*** Begin section ***
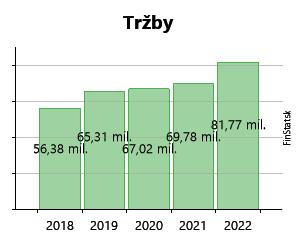 1b047ce8f168c ... Ryba Žilina, spol. s r.o. 10,7 mil.€ 10,7 mil.€ 14,1 mil.€ 14,1 mil.€  14,9 mil.€ 14,9 mil.€ 21,2 mil.€ 21,2 mil.€ 29,9 mil.€ 29,9 mil.€ 32,1 mil.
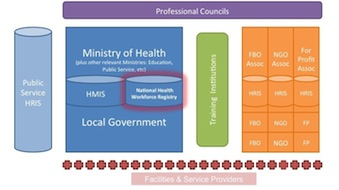 Producers and consumers of health workforce information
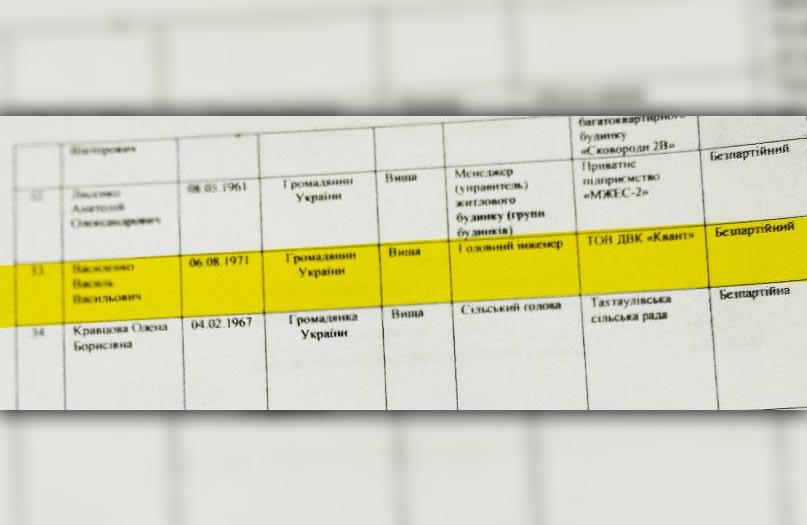 Василенко Василь Васильович — головний інженер ТОВ ДВК «Квант»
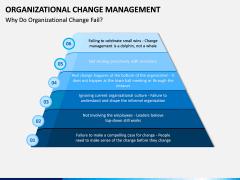 Organizational Change Management PPT Slide 12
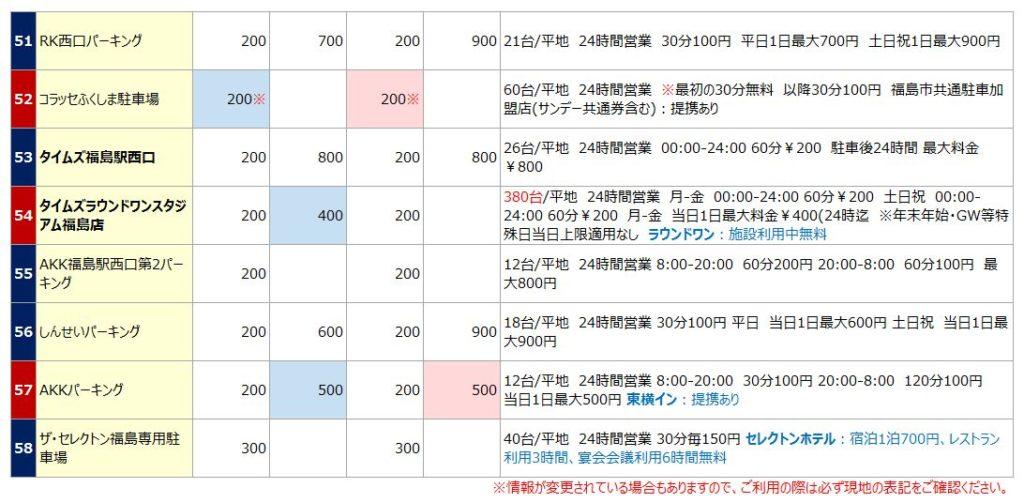 福島駅の駐車場リスト6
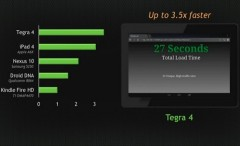 tegra-4-performance-630x354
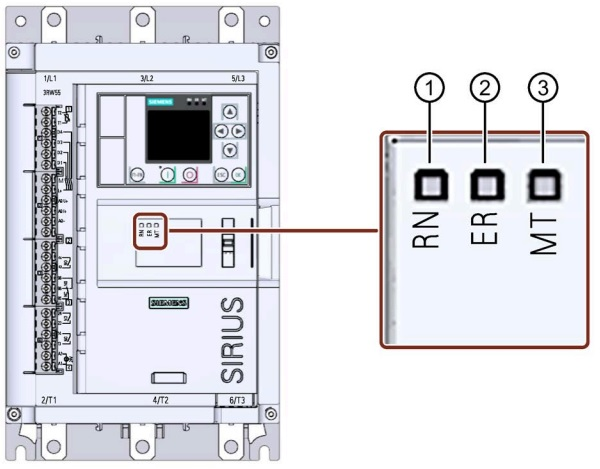 LEDها وضعیت برای سافت استارترهای 3RW55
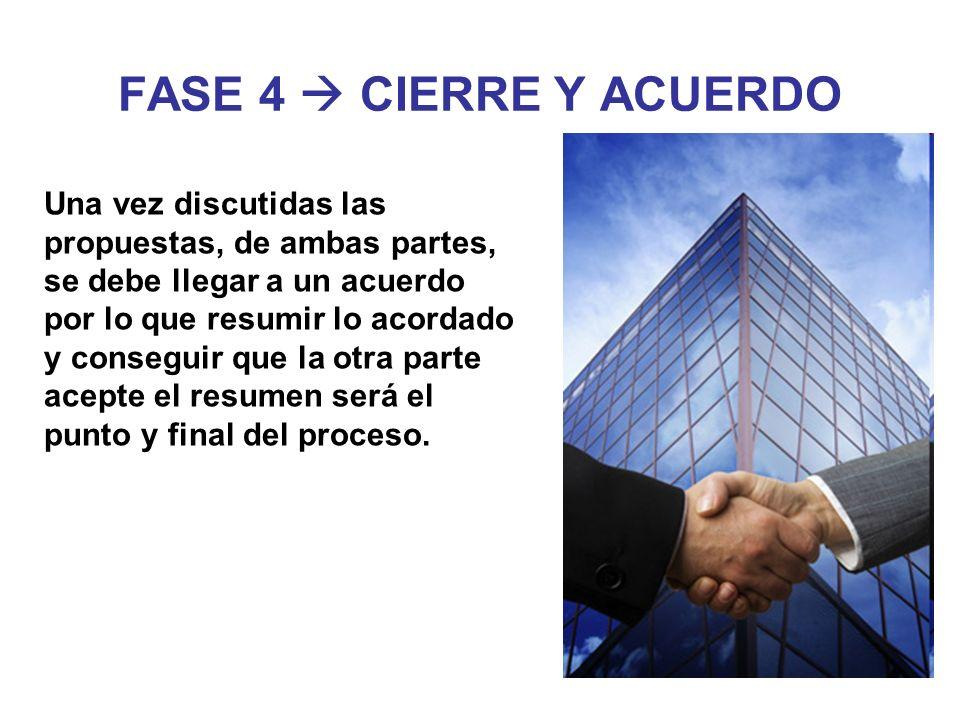 FASE 4  CIERRE Y ACUERDO
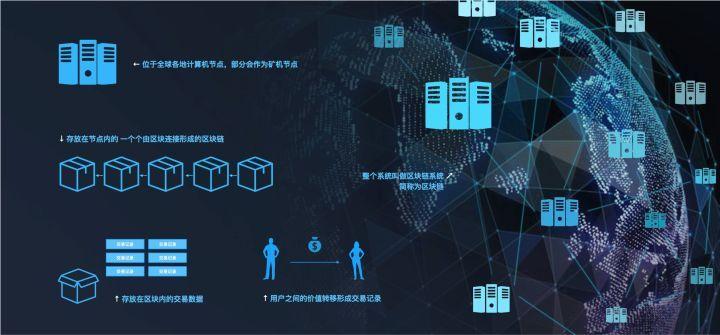 6个角度分析:产品经理需要掌握的区块链技术基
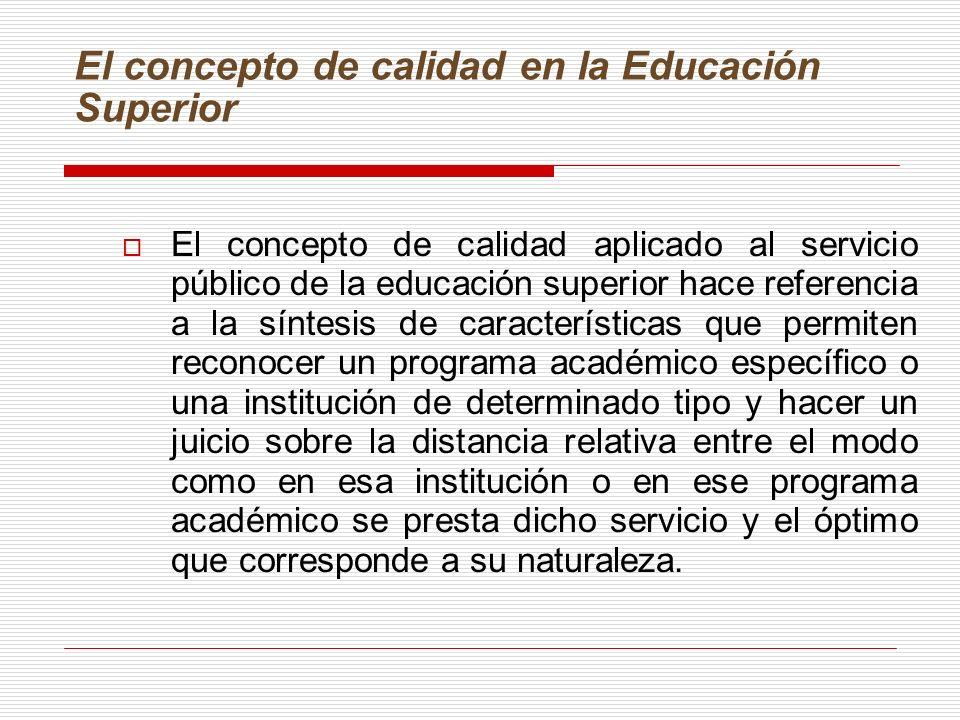 El concepto de calidad en la Educación Superior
*** End section ***
*Exercise requirements*: Return all of the lines above without alteration, minus the pictures.

*Exercise output*:
 1b047ce8f168c ... Ryba Žilina, spol. s r.o. 10,7 mil.€ 10,7 mil.€ 14,1 mil.€ 14,1 mil.€  14,9 mil.€ 14,9 mil.€ 21,2 mil.€ 21,2 mil.€ 29,9 mil.€ 29,9 mil.€ 32,1 mil.
 Producers and consumers of health workforce information
 Василенко Василь Васильович — головний інженер ТОВ ДВК «Квант»
 Organizational Change Management PPT Slide 12
 福島駅の駐車場リスト6
 tegra-4-performance-630x354
 LEDها وضعیت برای سافت استارترهای 3RW55
 FASE 4  CIERRE Y ACUERDO
 6个角度分析:产品经理需要掌握的区块链技术基
 El concepto de calidad en la Educación Superior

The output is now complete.